Just before 1 a.m. local time Friday, a systems administrator at a West Coast funeral and mortuary services company woke up suddenly to find his computer screen glowing. When he checked his work phone, it was full of messages about what his colleagues called a network problem. Their entire infrastructure was down, threatening to disrupt funerals and burials.
It soon became clear that the massive disruption was caused by a CrowdStrike outage. The security firm accidentally caused chaos around the world Friday and weekend after distributing flawed software on its Falcon surveillance platform, crippling airlines, hospitals and other businesses both miniature and enormous.
The administrator, who asked not to be identified because he is not authorized to speak publicly about the outage, immediately got to work. He ended up working nearly 20 hours a day, driving from morgue to morgue and personally resetting dozens of computers to fix the problem. The situation was urgent, the administrator explained, because the computers had to be back online to avoid disruptions in funeral service schedules and morgue communications with hospitals.
“With a problem as widespread as the CrowdStrike outage, it was logical to make sure our company was ready to go so we could accommodate these families so they could get services and be with their family members,” the system administrator says. “People are grieving.”
Faulty CrowdStrike update bricked up approximately 8.5 million Windows computers worldwide, sending them into a terrifying spiral of blue screens of death (BSODs). “The trust we had built up over the years in drips was lost in buckets in a matter of hours, and that was a punch in the gut,” Shawn Henry, Chief Security Officer at CrowdStrike, wrote on LinkedIn early Monday morning. “But that was nothing compared to the pain we caused our customers and partners. We let down the very people we swore to protect.”
Cloud platform outages and other software issues—including malicious cyberattacks—have caused major IT outages and global disruptions before. But last week’s incident was particularly notable for two reasons. First, it stemmed from a bug in software designed to support and defend networks, not harm them. Second, fixing the problem required direct access to each affected machine; a person had to manually boot each computer into Windows Sheltered Mode and apply a patch.
IT is often a thankless, unglamorous job, but the CrowdStrike disaster was a next-level test. Some IT pros had to work with remote workers or multiple overseas locations to guide them through manual device resets. One junior system administrator based in Indonesia for a fashion brand had to figure out how to overcome language barriers to do it. “It was daunting,” he says.

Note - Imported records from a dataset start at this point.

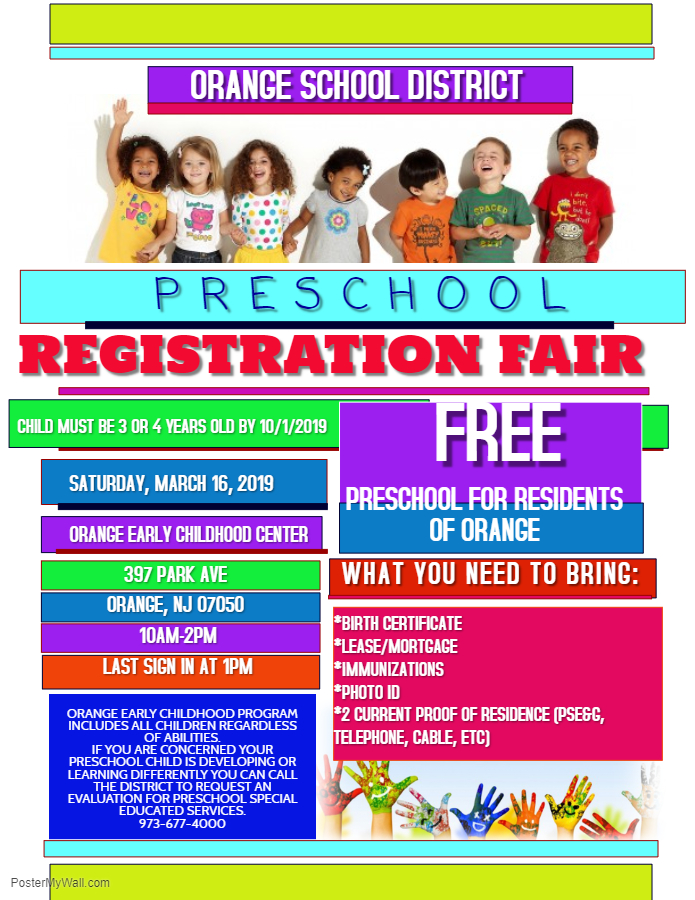 Preschool Registration Fair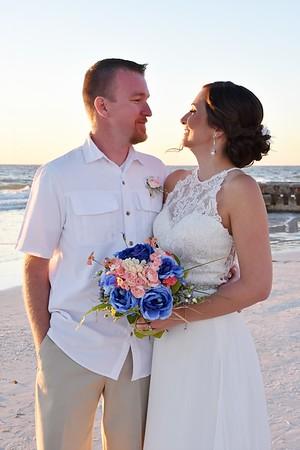 Beautiful destination wedding at Siesta Key Beach, FL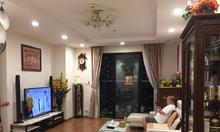 Nhà phường Khương Đình ôtô con đỗ cửa, 34m2 x 5tầng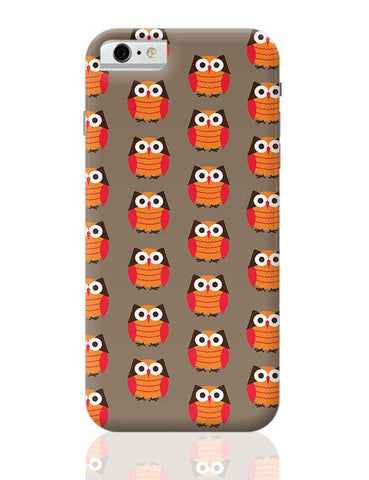Cute Owl Pattern iPhone 6 / 6S Covers Cases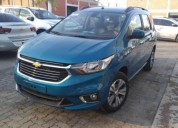 Chevrolet spin 2019 nueva version cars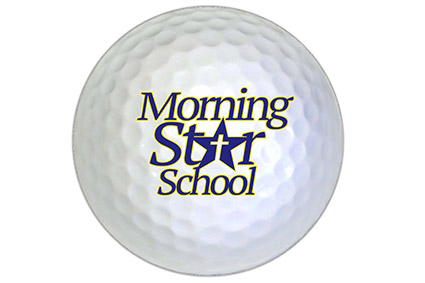 Golf Tournament Morning Star School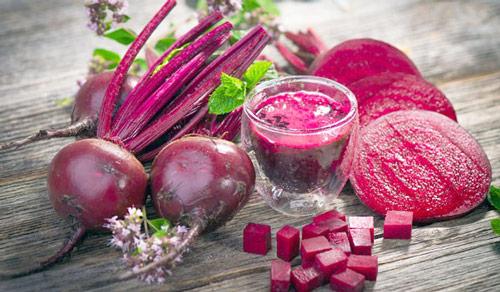 trị thâm môi bằng vitamin e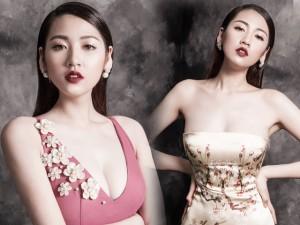 Người mẫu - Hoa hậu - Hậu giảm cân, Tú Anh tự tin khoe dáng đồng hồ cát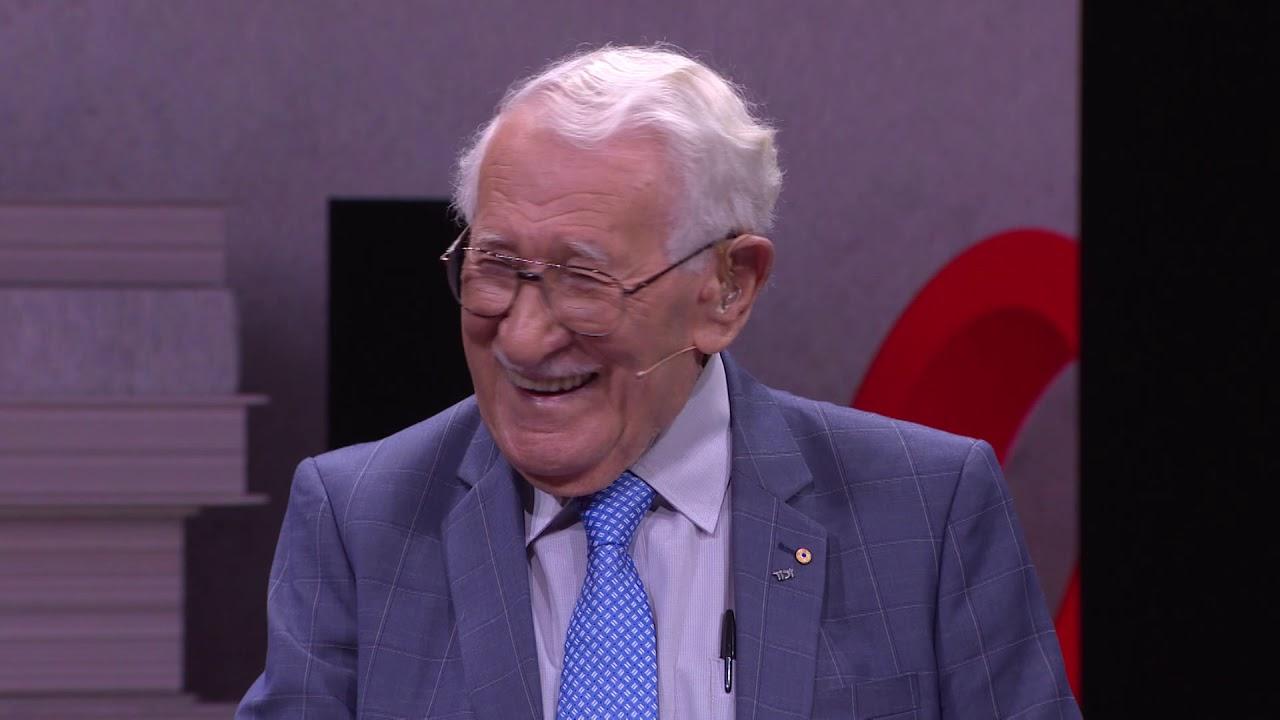 The happiest man on earth: 99 year old Holocaust survivor shares his story   Eddie Jaku   TEDxSydney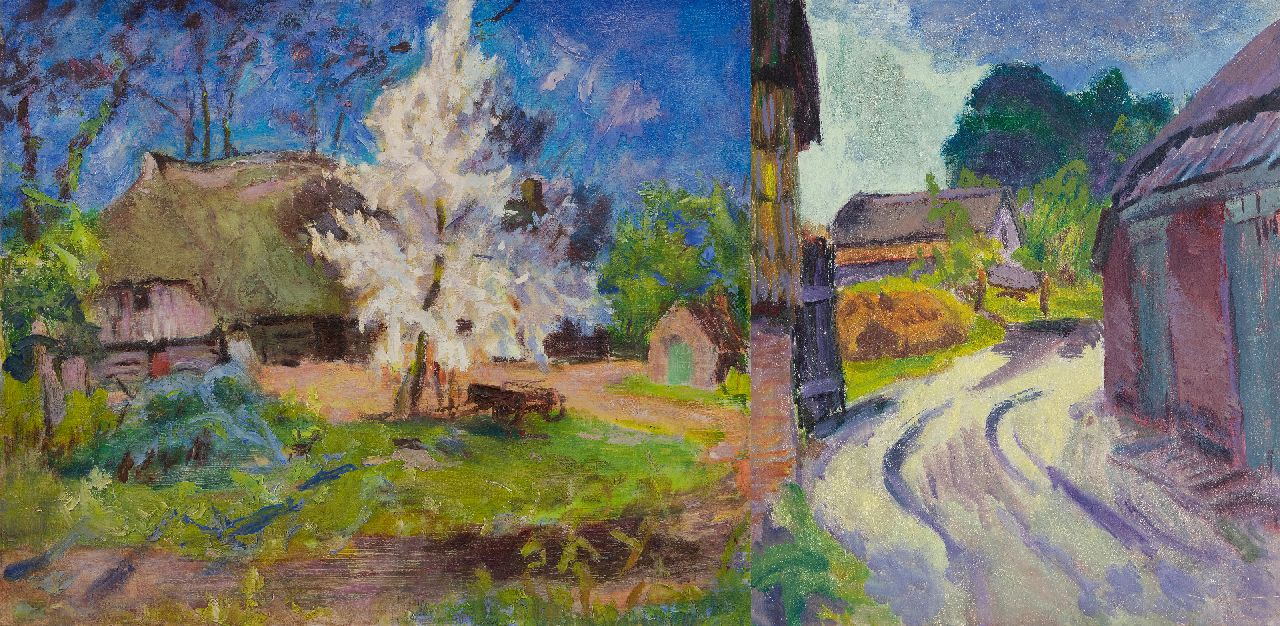 Altink J.  | Jan Altink, Landscape in Essen, Groningen; on the reverse: Country road in Essen, oil on canvas 60.5 x 70.8 cm, signed on the stretcher and painted ca. 1930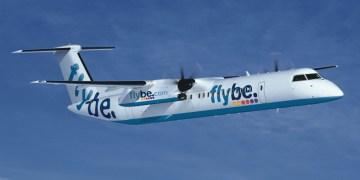 Flybe Bombardier 400
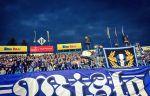 В чемпионате Польши случился промах года. ВИДЕО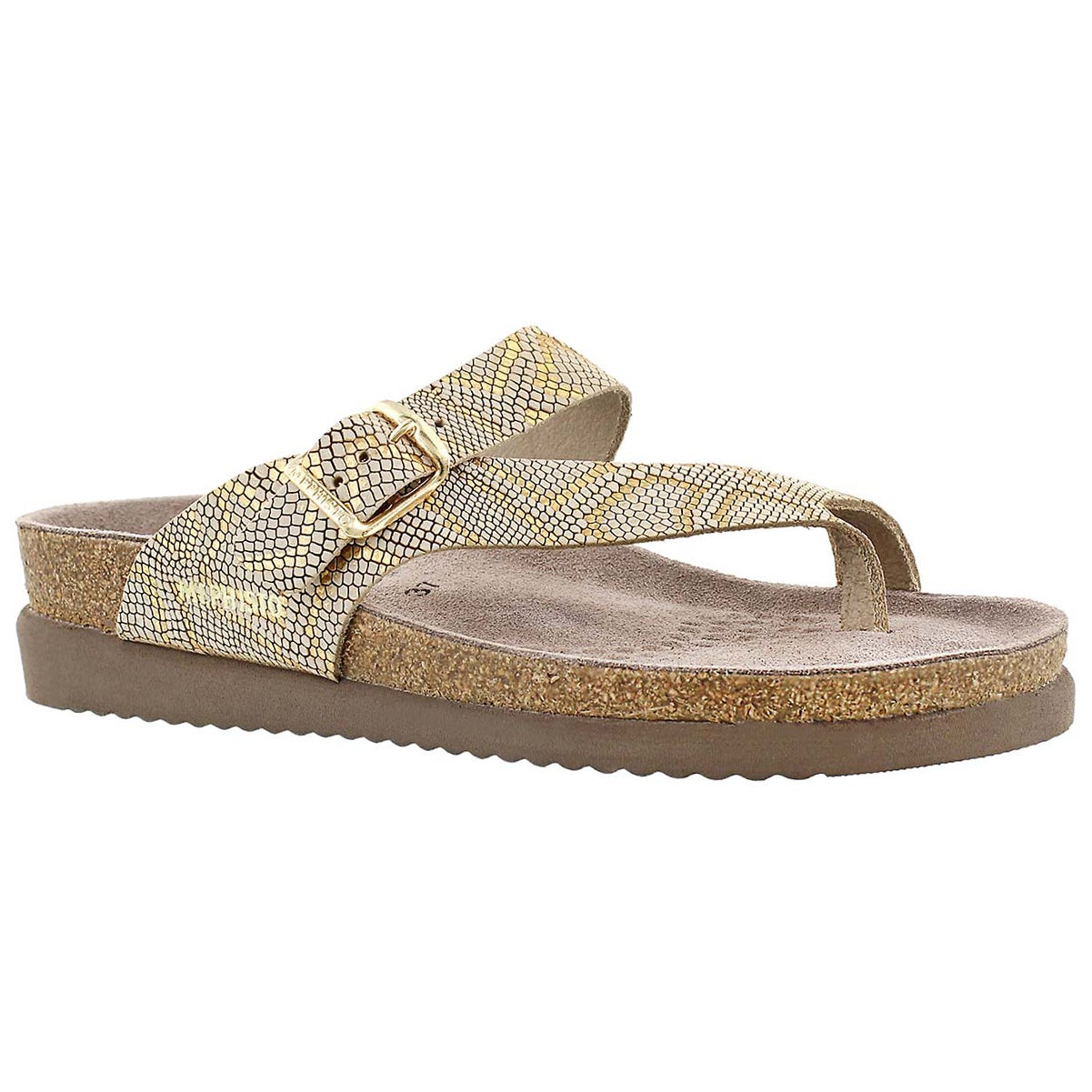Women's HELEN camel nairobi cork footbed thongs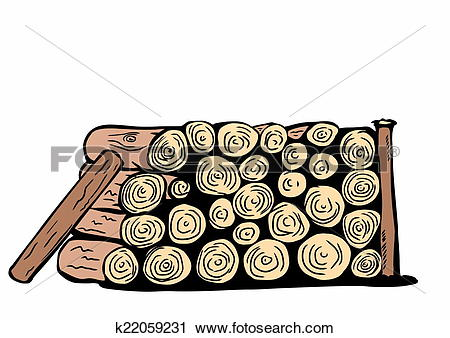 Clipart of doodle stack of firewood logs k22059231.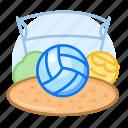 volleyball, sport, emoji, game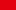 Colour block of pure red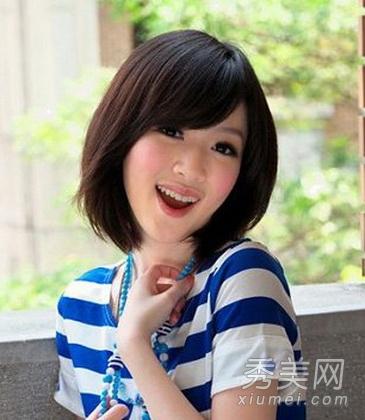 com 短发发型图片,2012流行发型,打造今年最流行的发型,清新甜美的图片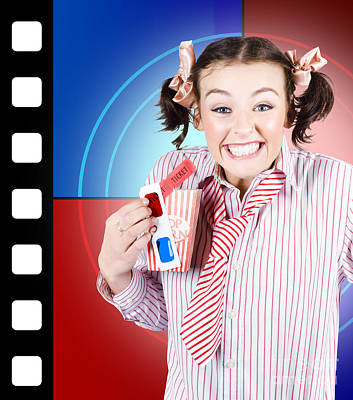 Youthful Photograph - Overjoyed Nerd Woman At 3d Movie Premier by Jorgo Photography - Wall Art Gallery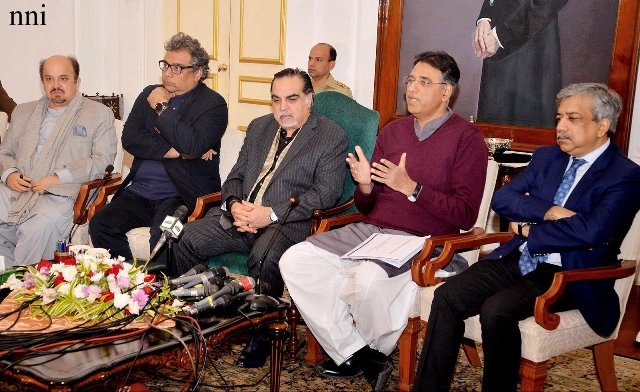 mqm p gda delegations discuss uplift schemes with umar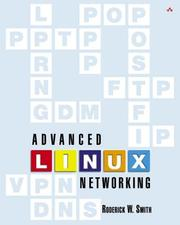 Cover of: Advanced Linux Networking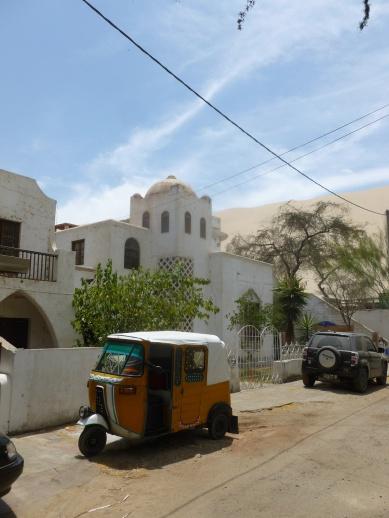 12. Huacachina3
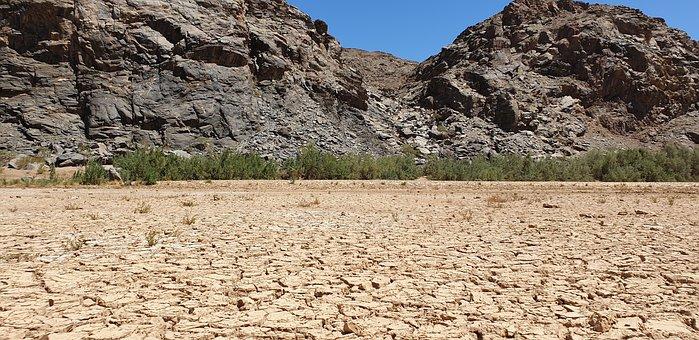 River, Dehydrated, Nature, Landscape, Season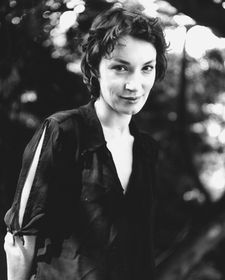Jeanne Balibar: 'I knew all her texts by heart but acting is like letting go of little balloons that fly in the air'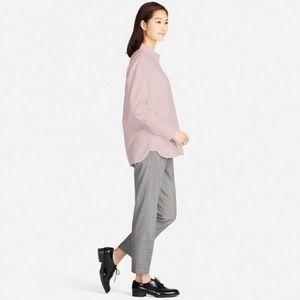 UNIQLO Japan TAN Flannel 🇯🇵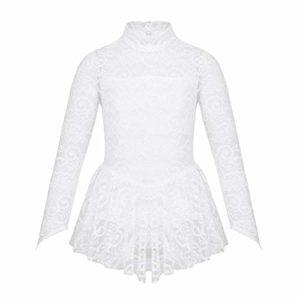 Justaucorps de ballet pour fille – Blanc – X-Large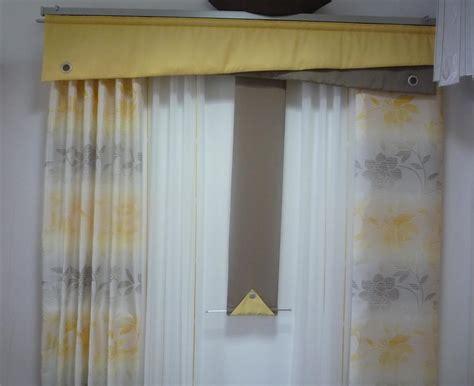 querbehang wohnzimmer musterfenster m schal 1 fl 228 che 2 stores 1 querbehang 1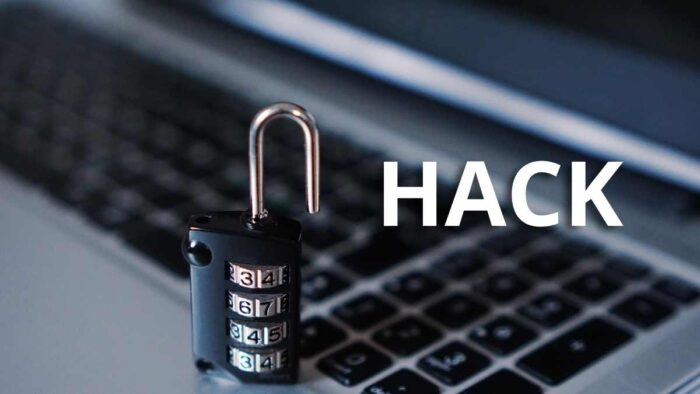 Steps to Hack Facebook Account/Password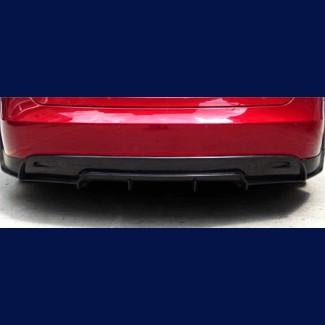 2012-2015 Tesla Model S RVZ Style Rear Bumper Diffuser (Carbon Fiber)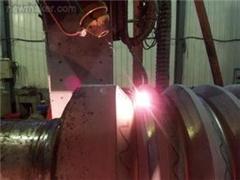 激光淬火、缸套激光淬火机、硕耀激光(优质商家)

“We don’t get noticed until something bad happens,” a systems administrator at a Maryland health care facility told WIRED.
This person was woken shortly before 1:00 a.m. ET. Screens at the organization’s physical locations turned blue and unresponsive. Their team spent several early morning hours getting servers back online, then had to manually repair more than 5,000 other devices across the company. The outage blocked phone calls to the hospital and upended the medication dispensing system—everything had to be written down manually and run to the pharmacy on foot.